И Бьердэ без лишних слов протянул Эльтудинну зайчонка ― рыжего, с длинными вислыми ушами. Отравленный сонным зельем, зверек даже не пошевелился, оказавшись в чужих руках. Ровно вздымались его поджарые бока, морда хранила спокойное выражение. Таких зайцев много жило в питомнике дворцового сада. Эти, в отличие от пятнистых, священными не считались, и в жертву Вудэну их приносили довольно часто. Но в храм дворцового зайца принесли в первый раз.
– Мне жаль беспокоить вас сейчас, когда вы только заступили, ― как можно ровнее продолжил Бьердэ. ― Но это жертва для графини Ширханы, она в последнее время часто видит кошмары. Впрочем, я тоже, да и многие в замке. Странная напасть.

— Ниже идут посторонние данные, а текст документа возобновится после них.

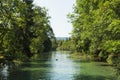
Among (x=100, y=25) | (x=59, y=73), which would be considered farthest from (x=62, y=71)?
(x=100, y=25)

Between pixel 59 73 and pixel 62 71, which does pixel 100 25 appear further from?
pixel 62 71

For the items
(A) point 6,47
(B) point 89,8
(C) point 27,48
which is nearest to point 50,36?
(C) point 27,48

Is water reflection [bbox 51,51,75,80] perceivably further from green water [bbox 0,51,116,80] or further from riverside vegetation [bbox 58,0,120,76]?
riverside vegetation [bbox 58,0,120,76]

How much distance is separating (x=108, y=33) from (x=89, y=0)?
15.6 m

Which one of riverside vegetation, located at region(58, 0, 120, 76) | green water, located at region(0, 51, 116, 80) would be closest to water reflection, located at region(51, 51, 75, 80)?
green water, located at region(0, 51, 116, 80)

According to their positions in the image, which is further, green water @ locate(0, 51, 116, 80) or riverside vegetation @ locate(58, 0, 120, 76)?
green water @ locate(0, 51, 116, 80)

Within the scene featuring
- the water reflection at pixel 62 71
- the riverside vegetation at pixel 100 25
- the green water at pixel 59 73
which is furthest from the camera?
the water reflection at pixel 62 71

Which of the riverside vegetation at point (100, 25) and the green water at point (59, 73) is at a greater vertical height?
the riverside vegetation at point (100, 25)

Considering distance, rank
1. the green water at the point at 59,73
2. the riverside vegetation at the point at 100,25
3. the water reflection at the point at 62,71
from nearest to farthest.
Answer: the riverside vegetation at the point at 100,25, the green water at the point at 59,73, the water reflection at the point at 62,71

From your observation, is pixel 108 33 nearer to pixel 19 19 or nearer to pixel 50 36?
pixel 19 19

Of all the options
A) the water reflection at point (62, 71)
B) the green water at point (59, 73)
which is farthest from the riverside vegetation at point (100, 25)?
the water reflection at point (62, 71)

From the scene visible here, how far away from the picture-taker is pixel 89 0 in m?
50.0

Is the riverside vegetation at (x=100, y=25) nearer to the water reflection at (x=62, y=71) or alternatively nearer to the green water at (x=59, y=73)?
the green water at (x=59, y=73)

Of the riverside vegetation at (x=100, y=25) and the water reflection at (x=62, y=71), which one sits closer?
the riverside vegetation at (x=100, y=25)
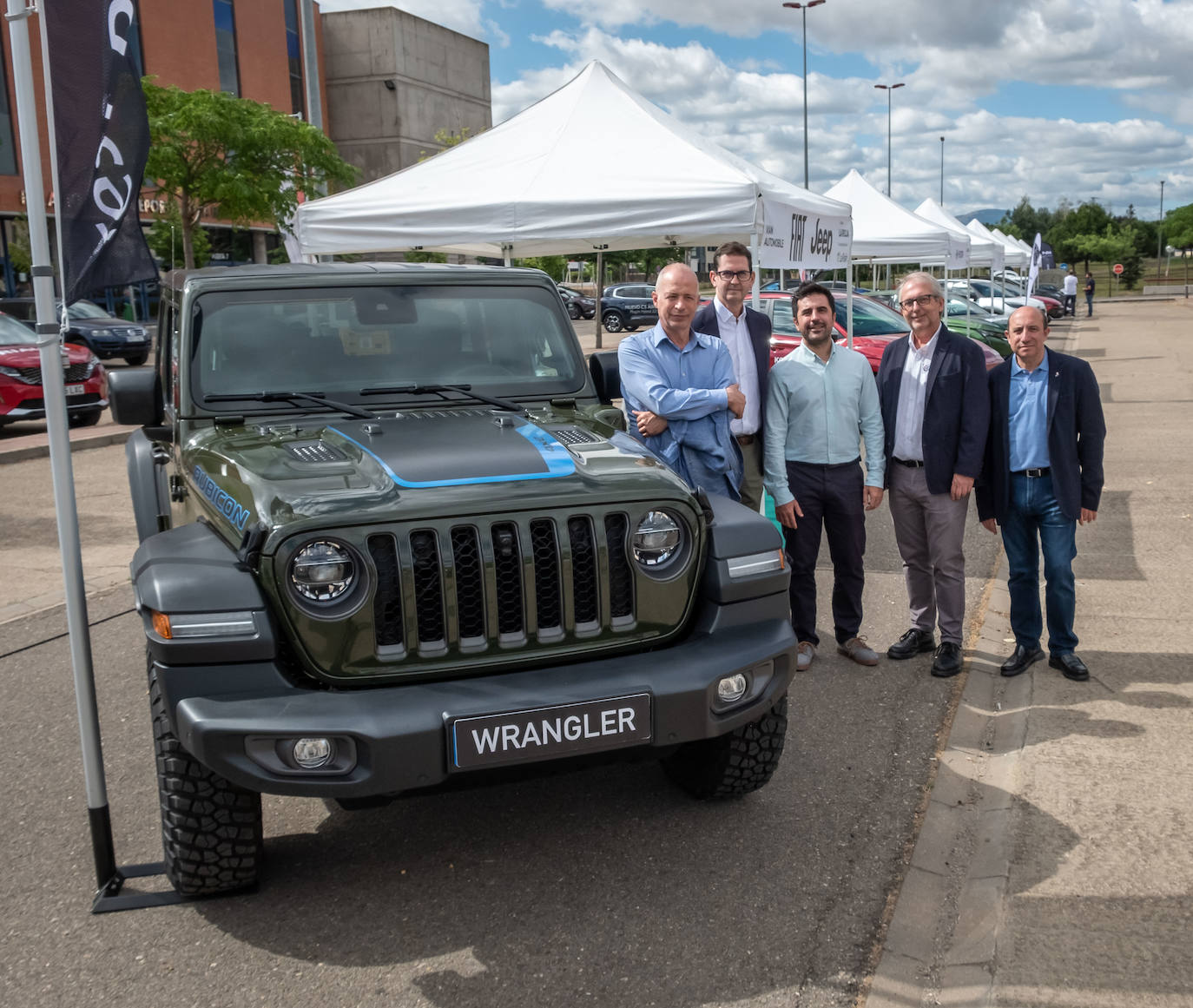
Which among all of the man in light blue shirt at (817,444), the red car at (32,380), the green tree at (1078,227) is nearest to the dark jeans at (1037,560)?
the man in light blue shirt at (817,444)

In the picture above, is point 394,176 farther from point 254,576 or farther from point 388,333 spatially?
point 254,576

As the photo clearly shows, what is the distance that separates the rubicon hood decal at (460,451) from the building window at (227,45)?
4684 centimetres

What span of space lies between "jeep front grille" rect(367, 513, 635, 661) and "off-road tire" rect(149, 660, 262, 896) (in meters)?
0.66

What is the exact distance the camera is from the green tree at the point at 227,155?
26938mm

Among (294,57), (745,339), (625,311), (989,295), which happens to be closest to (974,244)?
(989,295)

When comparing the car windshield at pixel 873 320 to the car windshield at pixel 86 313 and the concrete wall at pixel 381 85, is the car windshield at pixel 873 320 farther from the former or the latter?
the concrete wall at pixel 381 85

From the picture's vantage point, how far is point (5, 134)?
3538 cm

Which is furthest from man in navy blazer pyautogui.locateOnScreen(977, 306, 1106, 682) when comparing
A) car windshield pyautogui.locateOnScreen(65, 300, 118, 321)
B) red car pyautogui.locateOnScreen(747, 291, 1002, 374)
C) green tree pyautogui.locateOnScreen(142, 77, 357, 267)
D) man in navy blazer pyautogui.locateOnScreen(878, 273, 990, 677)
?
green tree pyautogui.locateOnScreen(142, 77, 357, 267)

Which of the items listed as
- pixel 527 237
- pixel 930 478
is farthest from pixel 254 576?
pixel 527 237

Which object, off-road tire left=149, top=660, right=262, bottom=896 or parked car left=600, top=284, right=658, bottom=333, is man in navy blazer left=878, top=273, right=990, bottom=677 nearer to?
off-road tire left=149, top=660, right=262, bottom=896

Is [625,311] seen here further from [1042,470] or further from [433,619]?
[433,619]

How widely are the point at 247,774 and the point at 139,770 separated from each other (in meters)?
1.78

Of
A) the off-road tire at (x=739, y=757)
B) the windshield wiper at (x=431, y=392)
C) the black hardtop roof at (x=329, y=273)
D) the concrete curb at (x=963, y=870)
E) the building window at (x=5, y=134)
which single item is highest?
the building window at (x=5, y=134)

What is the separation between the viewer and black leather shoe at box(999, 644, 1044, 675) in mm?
5383
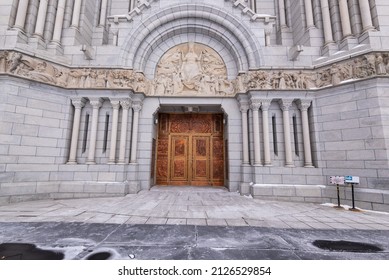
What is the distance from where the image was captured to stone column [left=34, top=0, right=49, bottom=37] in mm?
7996

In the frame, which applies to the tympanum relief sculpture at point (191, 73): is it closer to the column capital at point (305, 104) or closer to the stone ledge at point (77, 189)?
the column capital at point (305, 104)

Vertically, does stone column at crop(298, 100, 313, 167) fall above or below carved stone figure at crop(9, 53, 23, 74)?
below

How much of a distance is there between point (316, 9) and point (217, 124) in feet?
25.1

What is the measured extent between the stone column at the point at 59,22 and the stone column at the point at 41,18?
447 mm

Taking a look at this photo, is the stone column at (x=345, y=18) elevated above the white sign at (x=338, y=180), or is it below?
above

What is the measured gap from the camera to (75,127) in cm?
823

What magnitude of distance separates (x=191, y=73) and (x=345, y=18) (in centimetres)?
733

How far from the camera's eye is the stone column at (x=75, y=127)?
8041 millimetres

Эльтудинн прищурился. В его когтистых черных руках шкурка словно сияла. Бьердэ вспомнилось, сколь многие теперь обходят мыс Злой Надежды стороной и запрещают детям играть поблизости. Конечно, если не знать Эльтудинна, не слышать его ровного голоса и не видеть, как он предупредителен с паствой, может показаться, что в новом храме вместо служителя ― защитника и посредника в делах бессмертных ― поселилась сама Тьма. Пустое, даже возмутительное суеверие, если подумать. Эльтудинн, в конце концов, не кто попало, семья Чертополоха ― одна из древнейших на Общем Берегу. Граф ни мгновения не колебался, веля возвести довольно молодого еще жреца в сан верховного. И никто в лояльной части его ближнего круга не спорил: понимали, что решение политическое. Правда, была еще нелояльная часть, примерно треть баронов. Все тот же верховный судья, и двое старых советников, и пара казначеев, и отдельные покровители светлых жрецов. Они вообще вели себя неразумно: пророчили беды, в том числе говоря с народом. То и дело вспоминали выброшенных на берег медуз, которых лишь чудом успели вовремя собрать и сжечь. Уверяли, что это только начало, а жрец-аристократ тут ничем не поможет. Особенно жрец с репутацией безумца.
– Знаете, я слышу это часто в последнее время, ― столь же ровно, даже с некоторым участием отозвался Эльтудинн. ― Кошмары одолевают многих, мне жаловался даже один из живописцев храма, старший.
Бьердэ не удержался. Кошмары видит и знаменитый ди Рэс с его легким нравом?
– А вам… не видится в том дурное знамение? Прежде такого не было.
Намек был прозрачен, несвоевременен и груб, стоило промолчать. Но Эльтудинн лишь холодно улыбнулся, казалось, не оскорбившись. Он не посоветовал лучше следить за языком, хотя подобного Бьердэ, привычный к упрекам старейшин, ждал. Ему всегда было сложно выдерживать в деловых беседах правильный тон, не переступать границ: он принадлежал к расе, считавшейся высшей и равнодушной, словно бы… не до конца. Иногда ему казалось, что сдери он шкуру ― а под ней кто-то другой. Жадный до жизни. Заурядный. Глупый. Очень пылкий. Бороться с этим «другим» было все труднее.
– Я предпочитаю не видеть знамений там, где их может не быть, маар, это вредная привычка. А кошмары ― вещь рядовая, их вижу и я, даром что… служу.